The overall grade for all internships represents 20% of the course grade. Some of the contents of the practices can also come out in the individual written exams.

Specific objectives

Perform numerical calculations with the appropriate units according to a material testing standard.

5. Practice 2. Tensile tests. [CE9, RA1, RA2, RA9, RA11]

General description

Students use a 1500 kg traction machine to break several metal test tubes and obtain the numerical files with the force and elongation data.

Support material

Practice script. Files with the strength and elongation data of each material.

Deliverable and links to the evaluation

Students, in groups of three, represent the stress-strain graphs with a spreadsheet (Excel), using force and elongation data and measurements of test tube dimensions. From the stress-strain graphs determine for each material the Young's modulus, elastic limit, maximum tensile strength and ductility. They deliver a report with graphs and calculations.

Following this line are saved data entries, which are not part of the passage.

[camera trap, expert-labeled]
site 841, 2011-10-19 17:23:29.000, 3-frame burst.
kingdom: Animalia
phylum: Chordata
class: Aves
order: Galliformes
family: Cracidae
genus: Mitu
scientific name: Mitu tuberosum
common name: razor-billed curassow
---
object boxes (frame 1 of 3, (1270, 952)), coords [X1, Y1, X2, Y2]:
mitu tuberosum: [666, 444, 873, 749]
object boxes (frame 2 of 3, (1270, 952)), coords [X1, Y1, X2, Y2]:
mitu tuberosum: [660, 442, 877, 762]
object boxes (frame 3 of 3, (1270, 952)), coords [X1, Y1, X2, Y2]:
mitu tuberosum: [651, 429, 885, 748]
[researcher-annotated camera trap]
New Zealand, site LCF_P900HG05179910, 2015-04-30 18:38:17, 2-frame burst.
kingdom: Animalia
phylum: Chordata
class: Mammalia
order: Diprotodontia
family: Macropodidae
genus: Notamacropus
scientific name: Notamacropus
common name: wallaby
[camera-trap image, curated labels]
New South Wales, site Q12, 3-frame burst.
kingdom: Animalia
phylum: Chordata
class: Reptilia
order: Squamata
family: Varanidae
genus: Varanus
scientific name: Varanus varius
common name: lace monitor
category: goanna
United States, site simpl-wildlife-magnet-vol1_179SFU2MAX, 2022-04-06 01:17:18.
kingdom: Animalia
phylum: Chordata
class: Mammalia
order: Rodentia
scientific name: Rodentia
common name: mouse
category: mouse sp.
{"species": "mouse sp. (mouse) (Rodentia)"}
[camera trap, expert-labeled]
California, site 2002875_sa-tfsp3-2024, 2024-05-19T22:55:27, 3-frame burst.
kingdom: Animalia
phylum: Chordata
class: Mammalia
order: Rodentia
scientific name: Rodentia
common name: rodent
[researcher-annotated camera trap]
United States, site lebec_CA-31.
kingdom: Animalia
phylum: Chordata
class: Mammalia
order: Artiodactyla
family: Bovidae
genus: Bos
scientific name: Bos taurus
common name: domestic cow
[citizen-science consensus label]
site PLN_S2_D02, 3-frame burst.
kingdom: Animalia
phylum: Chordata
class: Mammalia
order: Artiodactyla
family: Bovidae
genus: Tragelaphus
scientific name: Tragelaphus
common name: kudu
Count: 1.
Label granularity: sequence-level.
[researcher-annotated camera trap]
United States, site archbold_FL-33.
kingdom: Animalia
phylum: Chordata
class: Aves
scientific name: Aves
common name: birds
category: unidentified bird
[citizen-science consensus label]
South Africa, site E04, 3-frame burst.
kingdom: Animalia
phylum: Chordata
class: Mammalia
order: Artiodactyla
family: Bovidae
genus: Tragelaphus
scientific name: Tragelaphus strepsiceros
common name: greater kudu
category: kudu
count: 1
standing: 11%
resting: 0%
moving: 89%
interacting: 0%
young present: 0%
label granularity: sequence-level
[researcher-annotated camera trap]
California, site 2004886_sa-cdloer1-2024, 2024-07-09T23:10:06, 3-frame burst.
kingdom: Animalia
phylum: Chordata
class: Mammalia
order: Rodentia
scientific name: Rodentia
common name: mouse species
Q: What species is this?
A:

The overall grade for all internships represents 20% of the course grade. Some of the contents of the practices can also come out in the individual written exams.

Specific objectives

Understand the relationship between stress and strain in metals.

Use a spreadsheet to get graphs and perform calculations.

6. Practice 3. Hardness tests. [CE9, RA1, RA2, RA9, RA11]

General description

Demonstrative practice of measuring Brinell, Rockwell and Shore hardness.

Support material

Practice script.

Deliverable and links to the evaluation

Calculation of the Brinell hardness formula from the signal diameters to various metal samples.

The overall grade for all internships represents 20% of the course grade. Some of the contents of the practices can also come out in the individual written exams.

Specific objectives

Know different hardness scales.

7. Practice 4. Impact tests. [CE9, RA1, RA2, RA9, RA11]

General description

Demonstrative practice of Charpy and Izod impact tests on polymers, according to ISO 179 and 180 standards.

Support material

Practice script.

Deliverable and links to the evaluation

Students, in groups of three, calculate the energy absorbed by the samples in the impact rupture, taking into account the friction losses of the machine and assessing the effect of the sample temperature. They deliver a written report with the calculations.

The overall grade for all internships represents 20% of the course grade. Some of the contents of the practices can also come out in the individual written exams.

Specific objectives

Perform numerical calculations with the appropriate units according to a material testing standard.

8. Practice 5. Properties of Plexiglas and other polymers. [CE9, RA1, RA2, RA3, RA9]

General description

Demonstrative practice where a 5000 kg traction machine is used to break various samples of Plexiglas and other polymers, according to ISO 527. Density is also measured, with an adaptation of ISO 1183.

Support material

Practice script. Plexiglas manufacturer's data sheet.

Deliverable and links to the evaluation

Students assess whether the sample provided is from the Plexiglas described on the data sheet or from a substitute. They deliver a written report with the findings.

The overall grade for all internships represents 20% of the course grade. Some of the contents of the practices can also come out in the individual written exams.

Specific objectives

Perform numerical calculations with the appropriate units according to a material testing standard.

9. Practice 6. Thermal properties. [CE9, LO1, LO9, LO11]

General description

Students measure the heat capacity and thermal conductivity of various metals.

Support material

Practice script.

Deliverable and links to the evaluation

Students, in groups of three, submit a written report with the requested calculations, graphs, and conclusions.

The overall grade for all internships represents 20% of the course grade. Some of the contents of the practices can also come out in the individual written exams.

Specific objectives

Use a spreadsheet to get graphs and perform calculations.